#### Problem to work on:
Rewrite the rows below with every occurrence of "camera" switched to "viewer" and everything else left as it is. Omit the pictures from your version.

Dataset items
= = = =
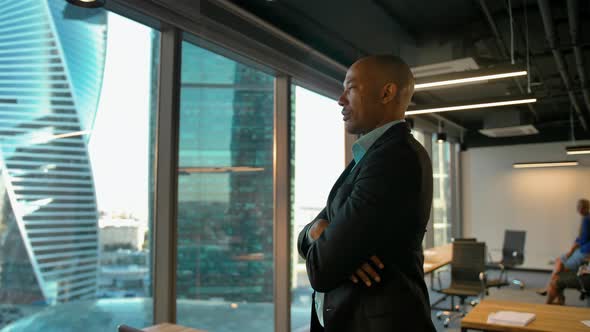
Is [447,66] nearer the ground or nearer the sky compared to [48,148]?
nearer the sky

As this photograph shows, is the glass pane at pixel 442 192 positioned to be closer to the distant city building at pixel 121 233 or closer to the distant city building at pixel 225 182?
the distant city building at pixel 225 182

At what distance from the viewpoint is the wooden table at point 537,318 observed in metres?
2.57

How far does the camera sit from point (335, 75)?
571 cm

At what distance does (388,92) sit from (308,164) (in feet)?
14.5

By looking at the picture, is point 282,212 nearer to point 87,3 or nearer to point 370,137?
point 87,3

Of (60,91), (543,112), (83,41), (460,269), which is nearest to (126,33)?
(83,41)

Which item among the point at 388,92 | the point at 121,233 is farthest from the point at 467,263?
the point at 388,92

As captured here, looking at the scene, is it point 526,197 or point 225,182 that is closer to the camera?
point 225,182

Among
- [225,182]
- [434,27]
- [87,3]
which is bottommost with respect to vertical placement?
[225,182]

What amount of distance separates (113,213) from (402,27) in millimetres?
3956

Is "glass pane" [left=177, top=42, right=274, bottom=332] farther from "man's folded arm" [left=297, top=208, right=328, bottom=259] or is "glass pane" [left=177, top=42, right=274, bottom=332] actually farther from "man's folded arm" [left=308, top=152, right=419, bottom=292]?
"man's folded arm" [left=308, top=152, right=419, bottom=292]

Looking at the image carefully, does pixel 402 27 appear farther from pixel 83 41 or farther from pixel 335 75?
pixel 83 41

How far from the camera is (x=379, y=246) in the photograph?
0.91m

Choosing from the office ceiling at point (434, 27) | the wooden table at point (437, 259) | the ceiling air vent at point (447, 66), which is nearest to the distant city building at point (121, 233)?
the office ceiling at point (434, 27)
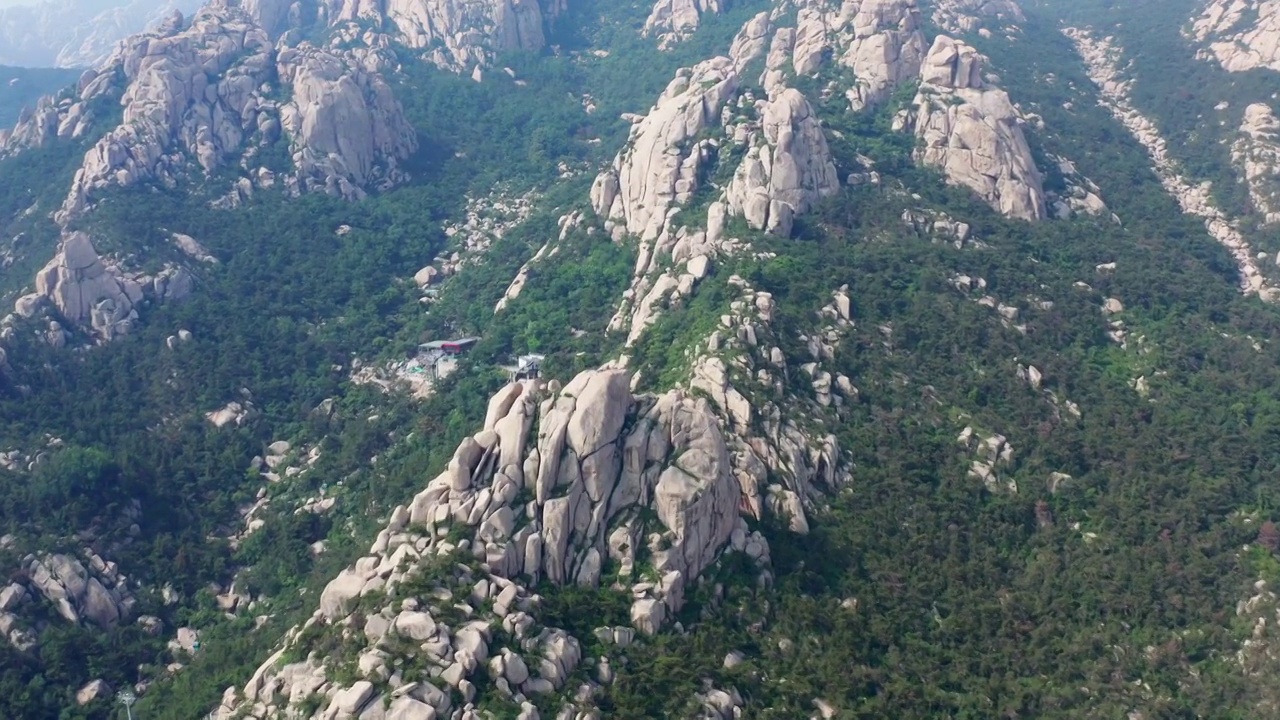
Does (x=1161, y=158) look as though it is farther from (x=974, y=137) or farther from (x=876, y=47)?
(x=876, y=47)

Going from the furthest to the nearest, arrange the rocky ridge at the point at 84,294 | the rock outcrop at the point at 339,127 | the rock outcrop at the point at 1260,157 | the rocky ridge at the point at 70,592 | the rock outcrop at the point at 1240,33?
the rock outcrop at the point at 1240,33, the rock outcrop at the point at 339,127, the rock outcrop at the point at 1260,157, the rocky ridge at the point at 84,294, the rocky ridge at the point at 70,592

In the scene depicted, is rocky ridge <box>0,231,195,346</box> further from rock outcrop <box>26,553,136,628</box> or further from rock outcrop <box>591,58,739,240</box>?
rock outcrop <box>591,58,739,240</box>

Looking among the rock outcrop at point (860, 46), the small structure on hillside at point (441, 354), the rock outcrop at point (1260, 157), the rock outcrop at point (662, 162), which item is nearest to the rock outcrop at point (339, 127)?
the rock outcrop at point (662, 162)

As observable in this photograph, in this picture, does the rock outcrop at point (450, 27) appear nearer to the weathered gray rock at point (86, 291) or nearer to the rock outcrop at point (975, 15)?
the rock outcrop at point (975, 15)

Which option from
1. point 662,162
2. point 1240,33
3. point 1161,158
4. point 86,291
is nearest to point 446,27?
point 662,162

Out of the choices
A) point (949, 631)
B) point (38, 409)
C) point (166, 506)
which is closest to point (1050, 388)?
point (949, 631)

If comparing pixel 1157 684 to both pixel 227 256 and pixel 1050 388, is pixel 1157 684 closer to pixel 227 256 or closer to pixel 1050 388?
pixel 1050 388

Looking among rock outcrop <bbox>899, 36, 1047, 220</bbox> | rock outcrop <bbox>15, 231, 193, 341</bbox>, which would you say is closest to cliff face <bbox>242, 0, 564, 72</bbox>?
rock outcrop <bbox>15, 231, 193, 341</bbox>
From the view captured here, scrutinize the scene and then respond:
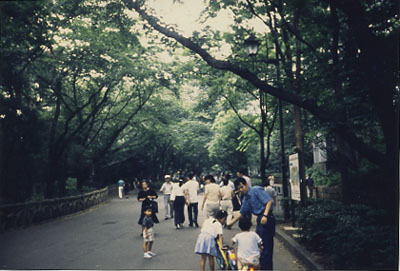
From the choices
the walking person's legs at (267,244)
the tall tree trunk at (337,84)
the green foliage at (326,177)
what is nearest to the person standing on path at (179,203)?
the tall tree trunk at (337,84)

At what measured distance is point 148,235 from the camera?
7.76 metres

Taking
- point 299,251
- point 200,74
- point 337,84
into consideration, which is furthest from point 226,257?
point 200,74

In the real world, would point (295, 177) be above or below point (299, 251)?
above

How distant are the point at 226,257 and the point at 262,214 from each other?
1.05m

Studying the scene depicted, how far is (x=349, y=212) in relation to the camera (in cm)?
716

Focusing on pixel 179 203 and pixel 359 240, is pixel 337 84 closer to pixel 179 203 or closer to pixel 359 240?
pixel 359 240

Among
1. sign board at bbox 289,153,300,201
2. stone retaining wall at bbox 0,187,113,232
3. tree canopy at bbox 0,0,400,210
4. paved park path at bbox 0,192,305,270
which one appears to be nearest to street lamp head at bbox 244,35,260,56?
tree canopy at bbox 0,0,400,210

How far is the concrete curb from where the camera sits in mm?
6496

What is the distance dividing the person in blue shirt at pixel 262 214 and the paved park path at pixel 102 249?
4.09 ft

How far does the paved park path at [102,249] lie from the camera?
23.6 ft

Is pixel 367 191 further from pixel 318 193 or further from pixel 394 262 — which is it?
pixel 394 262

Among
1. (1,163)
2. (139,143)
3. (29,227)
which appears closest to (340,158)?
(29,227)

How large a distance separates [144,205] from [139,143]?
23.1 metres

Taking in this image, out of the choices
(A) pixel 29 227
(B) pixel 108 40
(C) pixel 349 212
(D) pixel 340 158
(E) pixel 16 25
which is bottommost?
(A) pixel 29 227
= = = =
#### Response:
Is [447,66] nearer the ground or nearer the sky compared to [48,148]?
nearer the sky

As this photograph shows, is the glass pane at pixel 442 192 positioned to be closer to the distant city building at pixel 121 233 or closer to the distant city building at pixel 225 182?
the distant city building at pixel 225 182

At what distance from the viewpoint is the wooden table at point 537,318 observed in metres?
2.57

How far does the viewer sit from point (335, 75)?
571 cm

At what distance does (388,92) sit from (308,164) (in feet)?
14.5

By looking at the picture, is point 282,212 nearer to point 87,3 or nearer to point 370,137?
point 87,3

Of (60,91), (543,112), (83,41), (460,269), which is nearest to (126,33)?
(83,41)

Which item among the point at 388,92 | the point at 121,233 is farthest from the point at 467,263?
the point at 388,92

As captured here, looking at the scene, is it point 526,197 or point 225,182 that is closer to the viewer?
point 225,182

Among
- [225,182]
- [434,27]
- [87,3]
which is bottommost with respect to vertical placement?
[225,182]

What amount of distance separates (113,213) from (402,27) in millimetres?
3956

Is "glass pane" [left=177, top=42, right=274, bottom=332] farther from "man's folded arm" [left=297, top=208, right=328, bottom=259] or is "glass pane" [left=177, top=42, right=274, bottom=332] actually farther from "man's folded arm" [left=308, top=152, right=419, bottom=292]?
"man's folded arm" [left=308, top=152, right=419, bottom=292]

Looking at the image carefully, does pixel 402 27 appear farther from pixel 83 41 or farther from pixel 335 75?
pixel 83 41

How far from the viewer is (x=379, y=246) in the photograph?
0.91m

Choosing from the office ceiling at point (434, 27) | the wooden table at point (437, 259) | the ceiling air vent at point (447, 66), which is nearest to the distant city building at point (121, 233)?
the office ceiling at point (434, 27)
Does (x=1161, y=158) look as though it is farther from (x=974, y=137) or farther from (x=876, y=47)?
(x=876, y=47)

Going from the furthest to the nearest, arrange the rocky ridge at the point at 84,294 | the rock outcrop at the point at 339,127 | the rock outcrop at the point at 1260,157 | the rocky ridge at the point at 70,592 | the rock outcrop at the point at 1240,33?
the rock outcrop at the point at 1240,33, the rock outcrop at the point at 339,127, the rock outcrop at the point at 1260,157, the rocky ridge at the point at 84,294, the rocky ridge at the point at 70,592

In the scene depicted, is rocky ridge <box>0,231,195,346</box> further from rock outcrop <box>26,553,136,628</box> or further from rock outcrop <box>591,58,739,240</box>?
rock outcrop <box>591,58,739,240</box>

Looking among the rock outcrop at point (860, 46), the small structure on hillside at point (441, 354), the rock outcrop at point (1260, 157), the rock outcrop at point (662, 162), which item is nearest to the rock outcrop at point (339, 127)?
the rock outcrop at point (662, 162)

As observable in this photograph, in this picture, does the rock outcrop at point (450, 27) appear nearer to the weathered gray rock at point (86, 291) or nearer to the rock outcrop at point (975, 15)?
the rock outcrop at point (975, 15)

Which option from
1. point 662,162
2. point 1240,33
3. point 1161,158
4. point 86,291
is nearest to point 446,27?
point 662,162

Out of the choices
A) point (949, 631)
B) point (38, 409)
C) point (166, 506)
which is closest to point (1050, 388)?
point (949, 631)

If comparing pixel 1157 684 to both pixel 227 256 and pixel 1050 388, is pixel 1157 684 closer to pixel 227 256 or closer to pixel 1050 388?
pixel 1050 388

Looking among rock outcrop <bbox>899, 36, 1047, 220</bbox> | rock outcrop <bbox>15, 231, 193, 341</bbox>, which would you say is closest to cliff face <bbox>242, 0, 564, 72</bbox>?
rock outcrop <bbox>15, 231, 193, 341</bbox>
From the view captured here, scrutinize the scene and then respond:
From the choices
the walking person's legs at (267,244)
the tall tree trunk at (337,84)
the green foliage at (326,177)
what is nearest to the person standing on path at (179,203)?
the tall tree trunk at (337,84)

At what measured distance is point 148,235 from the viewer?
7.76 metres

Taking
- point 299,251
- point 200,74
- point 337,84
into consideration, which is furthest from point 226,257?
point 200,74

In the real world, would point (295, 177) be above or below point (299, 251)?
above

How distant are the point at 226,257 and the point at 262,214 from each other?
1.05m

Studying the scene depicted, how far is (x=349, y=212) in relation to the viewer (in cm)?
716

Focusing on pixel 179 203 and pixel 359 240, is pixel 337 84 closer to pixel 179 203 or closer to pixel 359 240?
pixel 359 240

Among
1. sign board at bbox 289,153,300,201
2. stone retaining wall at bbox 0,187,113,232
3. tree canopy at bbox 0,0,400,210
4. paved park path at bbox 0,192,305,270
which one appears to be nearest to street lamp head at bbox 244,35,260,56?
tree canopy at bbox 0,0,400,210

How far is the concrete curb from where the viewer sits in mm?
6496

What is the distance dividing the person in blue shirt at pixel 262 214 and the paved park path at pixel 102 249?
4.09 ft

How far does the paved park path at [102,249] lie from the viewer?
23.6 ft

Is pixel 367 191 further from pixel 318 193 or further from pixel 394 262 — which is it?
pixel 394 262

Among
1. (1,163)
2. (139,143)
3. (29,227)
which appears closest to (340,158)?
(29,227)

How large a distance separates [144,205] from [139,143]?
23.1 metres

Taking in this image, out of the choices
(A) pixel 29 227
(B) pixel 108 40
(C) pixel 349 212
(D) pixel 340 158
(E) pixel 16 25
which is bottommost?
(A) pixel 29 227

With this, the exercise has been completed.